During the 2019-2020 cocoa season (which ended on July 15, 2020), a little over 82 tons of cocoa was sold in Adamaoua (one of the three northern regions in Cameroon).
According to the national coffee and cocoa board ONCC, this is the first time coca sales are reported in the region, making it a new cocoa producing region.
Indeed, for years, residents of the three northern regions of Cameroon (the North, the Far North, and Adamaoua which is near the forest region of the East) produced cotton only as export products. Initiatives carried out by Sodecoton to diversify export products in these regions (with the acacia gum initiative notably) were to no avail.

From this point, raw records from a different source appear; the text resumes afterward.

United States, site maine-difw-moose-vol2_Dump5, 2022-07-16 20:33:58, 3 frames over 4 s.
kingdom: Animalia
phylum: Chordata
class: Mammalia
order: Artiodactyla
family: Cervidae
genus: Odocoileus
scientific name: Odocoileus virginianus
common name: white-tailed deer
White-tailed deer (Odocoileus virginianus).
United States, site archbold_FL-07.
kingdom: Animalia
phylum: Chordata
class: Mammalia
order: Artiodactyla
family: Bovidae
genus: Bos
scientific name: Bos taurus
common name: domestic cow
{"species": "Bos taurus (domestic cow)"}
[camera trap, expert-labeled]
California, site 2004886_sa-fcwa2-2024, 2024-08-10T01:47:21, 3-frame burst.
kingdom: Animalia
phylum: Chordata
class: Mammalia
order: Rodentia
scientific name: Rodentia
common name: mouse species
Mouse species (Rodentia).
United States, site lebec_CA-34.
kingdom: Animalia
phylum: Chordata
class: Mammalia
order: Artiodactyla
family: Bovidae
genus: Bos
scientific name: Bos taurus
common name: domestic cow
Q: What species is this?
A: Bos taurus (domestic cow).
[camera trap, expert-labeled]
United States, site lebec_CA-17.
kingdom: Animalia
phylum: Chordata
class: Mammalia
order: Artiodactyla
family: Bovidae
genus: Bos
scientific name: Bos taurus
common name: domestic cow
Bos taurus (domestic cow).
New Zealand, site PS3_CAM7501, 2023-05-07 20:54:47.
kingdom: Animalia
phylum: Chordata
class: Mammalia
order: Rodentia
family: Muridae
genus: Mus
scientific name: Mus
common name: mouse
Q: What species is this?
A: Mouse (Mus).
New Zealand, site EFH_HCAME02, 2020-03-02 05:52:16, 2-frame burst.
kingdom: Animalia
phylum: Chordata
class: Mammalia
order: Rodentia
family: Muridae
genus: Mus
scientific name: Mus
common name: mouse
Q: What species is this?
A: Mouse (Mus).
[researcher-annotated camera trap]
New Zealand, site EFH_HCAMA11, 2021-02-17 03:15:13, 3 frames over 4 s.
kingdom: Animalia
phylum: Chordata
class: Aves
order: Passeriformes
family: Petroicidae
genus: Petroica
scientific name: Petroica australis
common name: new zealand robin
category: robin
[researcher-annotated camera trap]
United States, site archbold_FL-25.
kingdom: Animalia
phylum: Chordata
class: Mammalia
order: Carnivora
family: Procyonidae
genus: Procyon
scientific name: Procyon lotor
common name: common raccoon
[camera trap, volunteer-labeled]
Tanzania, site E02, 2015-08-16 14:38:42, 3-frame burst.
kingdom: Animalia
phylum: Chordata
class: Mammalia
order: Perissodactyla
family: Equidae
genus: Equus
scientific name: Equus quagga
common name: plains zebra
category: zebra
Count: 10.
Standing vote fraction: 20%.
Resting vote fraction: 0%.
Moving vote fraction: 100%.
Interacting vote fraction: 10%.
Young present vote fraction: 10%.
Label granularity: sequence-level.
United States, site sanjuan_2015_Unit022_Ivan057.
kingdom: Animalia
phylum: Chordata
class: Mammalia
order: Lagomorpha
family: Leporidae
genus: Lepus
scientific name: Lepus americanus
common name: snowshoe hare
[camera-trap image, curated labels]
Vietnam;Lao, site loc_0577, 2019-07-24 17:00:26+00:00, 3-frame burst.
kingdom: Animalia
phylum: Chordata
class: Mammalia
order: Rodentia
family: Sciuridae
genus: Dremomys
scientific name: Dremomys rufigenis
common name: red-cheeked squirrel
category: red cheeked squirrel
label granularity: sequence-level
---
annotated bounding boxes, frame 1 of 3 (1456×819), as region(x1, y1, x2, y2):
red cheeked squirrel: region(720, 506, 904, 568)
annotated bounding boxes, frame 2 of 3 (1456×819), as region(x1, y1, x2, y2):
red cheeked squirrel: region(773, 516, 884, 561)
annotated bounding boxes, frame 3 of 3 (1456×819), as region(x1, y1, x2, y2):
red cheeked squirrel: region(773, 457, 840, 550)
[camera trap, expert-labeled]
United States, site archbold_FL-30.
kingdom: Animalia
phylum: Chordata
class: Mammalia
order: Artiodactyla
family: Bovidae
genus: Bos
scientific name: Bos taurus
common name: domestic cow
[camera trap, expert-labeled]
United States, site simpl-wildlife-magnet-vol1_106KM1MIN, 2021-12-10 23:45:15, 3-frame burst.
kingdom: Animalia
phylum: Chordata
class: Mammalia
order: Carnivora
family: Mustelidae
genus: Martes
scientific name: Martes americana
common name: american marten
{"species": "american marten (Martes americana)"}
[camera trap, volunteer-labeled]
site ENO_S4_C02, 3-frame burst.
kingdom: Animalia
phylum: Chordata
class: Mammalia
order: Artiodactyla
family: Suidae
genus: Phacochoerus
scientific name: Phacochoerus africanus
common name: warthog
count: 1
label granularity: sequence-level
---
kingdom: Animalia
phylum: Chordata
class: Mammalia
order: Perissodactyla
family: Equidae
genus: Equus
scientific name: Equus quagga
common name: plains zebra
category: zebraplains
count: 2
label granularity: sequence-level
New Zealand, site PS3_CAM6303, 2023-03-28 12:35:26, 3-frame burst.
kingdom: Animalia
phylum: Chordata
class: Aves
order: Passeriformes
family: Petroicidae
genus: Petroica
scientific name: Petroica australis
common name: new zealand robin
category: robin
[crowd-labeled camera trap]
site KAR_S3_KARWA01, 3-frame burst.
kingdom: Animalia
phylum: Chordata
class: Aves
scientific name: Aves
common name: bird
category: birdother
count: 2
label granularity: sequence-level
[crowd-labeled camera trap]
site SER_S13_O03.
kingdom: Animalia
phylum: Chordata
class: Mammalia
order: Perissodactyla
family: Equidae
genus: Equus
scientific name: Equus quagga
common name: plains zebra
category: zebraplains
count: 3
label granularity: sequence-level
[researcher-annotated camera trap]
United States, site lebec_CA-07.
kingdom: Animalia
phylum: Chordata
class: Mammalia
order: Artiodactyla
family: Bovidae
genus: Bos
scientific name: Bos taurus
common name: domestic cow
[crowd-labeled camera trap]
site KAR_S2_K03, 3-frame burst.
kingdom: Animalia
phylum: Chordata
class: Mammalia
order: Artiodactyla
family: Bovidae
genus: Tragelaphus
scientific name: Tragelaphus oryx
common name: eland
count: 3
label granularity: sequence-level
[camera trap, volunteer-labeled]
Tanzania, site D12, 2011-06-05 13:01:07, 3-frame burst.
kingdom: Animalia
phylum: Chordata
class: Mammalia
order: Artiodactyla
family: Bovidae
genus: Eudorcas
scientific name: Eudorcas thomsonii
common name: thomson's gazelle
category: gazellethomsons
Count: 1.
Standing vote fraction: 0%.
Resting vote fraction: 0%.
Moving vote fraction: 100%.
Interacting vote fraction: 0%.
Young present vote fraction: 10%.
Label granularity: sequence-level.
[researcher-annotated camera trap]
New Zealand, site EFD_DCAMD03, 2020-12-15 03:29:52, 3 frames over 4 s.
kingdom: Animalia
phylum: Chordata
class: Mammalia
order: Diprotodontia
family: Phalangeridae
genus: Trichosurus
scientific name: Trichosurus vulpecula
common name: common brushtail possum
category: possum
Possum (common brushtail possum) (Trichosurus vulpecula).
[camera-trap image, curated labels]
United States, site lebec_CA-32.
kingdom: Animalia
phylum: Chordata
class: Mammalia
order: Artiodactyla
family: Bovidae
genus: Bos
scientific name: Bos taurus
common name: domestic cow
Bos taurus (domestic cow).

Let’s note that this first cocoa sale is reported in the Northern region at a time when the government (with the help of the Agricultural Research Institute for Development-IRAD) is carrying out an intensive campaign to promote cashew nut production in the region.
According to public authorities, this campaign was initiated to reduce the residents’ reliance on cotton, which provides subsistence means to over three (3) million people in the region (according to Sodecoton).
Cocoa production offers a new alternative to Adamaoua residents in these times when cotton prices are continually dropping.
The ONCC indicates that during the recently concluded season, cocoa was sold in eight (8) out of the ten (10) regions in Cameroon: 77.1% of the sales were made in the Central and South Western regions, which are the two main cocoa-producing regions in the country.
In detail, the board explains, the central region accounted for 48.6% of the sales while the South West (which lost its leading spot because of the socio-political crisis in the region since 2016) accounted for 28.4%. Next came the Littoral region (10.3%), the South (5.6%), the East (3.8%), the West (2.7%), the North West (0.4%), and Adamaoua (0.3%).